Comparative Genomic Hybridization Profiles in Human BRCA1 and BRCA2 Breast Tumors Highlight Differential Sets of Genomic Aberrations

Introduction

A hallmark of all solid tumors, and therefore also of breast cancer, is genome-wide DNA copy-number instability resulting in large chromosomal gains or losses. It has been suggested that genomic instability results from diminished dsDNA repair due to mutations in DNA repair genes (1–3) . This is assumed to explain the etiology of breast cancer among carriers of mutant alleles for either of the two DNA repair genes BRCA1 and BRCA2 (4–6) , which impose a highly increased risk for hereditary or familial breast cancer.

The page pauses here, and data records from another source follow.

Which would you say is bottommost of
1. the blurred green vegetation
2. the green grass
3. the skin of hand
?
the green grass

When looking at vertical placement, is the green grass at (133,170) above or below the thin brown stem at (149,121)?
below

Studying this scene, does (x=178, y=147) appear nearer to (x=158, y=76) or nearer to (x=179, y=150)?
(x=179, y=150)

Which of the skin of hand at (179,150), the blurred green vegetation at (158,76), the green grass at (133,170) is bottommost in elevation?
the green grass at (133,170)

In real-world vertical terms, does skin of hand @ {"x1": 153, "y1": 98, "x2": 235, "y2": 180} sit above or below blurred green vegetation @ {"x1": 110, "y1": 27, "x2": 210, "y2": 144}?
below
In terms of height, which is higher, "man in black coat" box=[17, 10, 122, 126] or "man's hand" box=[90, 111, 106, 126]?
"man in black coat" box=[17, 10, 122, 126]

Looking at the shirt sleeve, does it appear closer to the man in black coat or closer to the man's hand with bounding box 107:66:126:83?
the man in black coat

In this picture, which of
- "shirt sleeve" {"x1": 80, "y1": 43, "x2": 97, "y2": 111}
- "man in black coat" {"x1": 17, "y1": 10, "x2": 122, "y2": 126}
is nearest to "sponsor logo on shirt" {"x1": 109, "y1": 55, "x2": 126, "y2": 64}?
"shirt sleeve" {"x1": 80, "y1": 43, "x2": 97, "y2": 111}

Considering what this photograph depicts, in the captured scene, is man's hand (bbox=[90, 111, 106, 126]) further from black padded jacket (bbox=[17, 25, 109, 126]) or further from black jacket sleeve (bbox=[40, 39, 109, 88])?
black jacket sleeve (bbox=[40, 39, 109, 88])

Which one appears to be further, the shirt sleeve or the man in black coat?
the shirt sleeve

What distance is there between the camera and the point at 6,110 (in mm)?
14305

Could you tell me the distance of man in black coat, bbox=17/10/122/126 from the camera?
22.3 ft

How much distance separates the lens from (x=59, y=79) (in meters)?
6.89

However, it is unclear whether these genes cause tumors through similar or partially overlapping pathways and thus are associated with similar or different diseases. We have previously shown that the profile of BRCA1-related tumors, as assessed by comparative genomic hybridization (CGH), is distinct from sporadic breast tumors. Application of BRCA1 CGH profiling in classification was further validated on prospective samples (ref. 7, and data not shown). In this study we aim to characterize the CGH profile for BRCA2 tumors and determine its similarity to our previously reported BRCA1 and control breast cancer CGH profiles. Comparison of the genomic profiles in BRCA1- and BRCA2-associated breast tumors may suggest whether germline mutations in BRCA1 and BRCA2 are involved in different pathways, and thus at the genomic level may represent distinct diseases. We suppose that the gains and losses that typify BRCA1 or BRCA2 mutants may yield clues about the locations of other genes involved in the development of these breast tumors. Furthermore, we aim at exploiting the potential differences in CGH profiles for the classification of breast tumors in hereditary cancer families with unconfirmed etiology.

Patients and Methods

Tumor genomic DNA isolation, probe labeling, metaphase chromosome preparation, and hybridizations were done as described (7). Tumor samples were either from verified BRCA1 or BRCA2 mutation carriers or from control breast tumors. Because control tumors were unselected for family history, we estimate their probability for containing BRCA1 and BRCA2 mutations to be around 5%, equal to their proportion in total breast cancer incidence. Data analysis and subsequent classification procedures are as described (7). In short, a series of 36 BRCA1 and 30 control tumors [most of them also included in our previous study (7)], and 25 BRCA2 tumors were analyzed by metaphase CGH against one normal female reference genomic DNA. The chromosomal copy-number loss and gain thresholds were set at fluorescence ratios 0.85 and 1.15, respectively. The experimental setup yields digital microscopic image fluorescence intensity data for 1,716 equal-size channels across the genome. With a threshold-driven statistical minimum-loss-of-information algorithm all channels were pooled into 81 features (bands) as described elsewhere (7). Band nomenclature consists of variance accounted for (VAF), the level of variance (throughout this article 0.85), and the chromosome number followed by the nth band of that particular chromosome (e.g.,VAF0.85-12.3 for the third VAF band counting from tip of the q-arm of chromosome 12, which we shall further abbreviate to VAF12.3; see Table 1 ). After hybridization, channel fluorescence ratios were used to designate for each VAF-band whether there was no change, gain (G), loss (L) or both (G and L). Subsequently, mutual information feature ranking and simple Bayesian discrete classifiers were employed in leave-one-out cross-validation procedures to construct class predictors for BRCA1 versus Controls, BRCA1 versus BRCA2, and BRCA2 versus Controls.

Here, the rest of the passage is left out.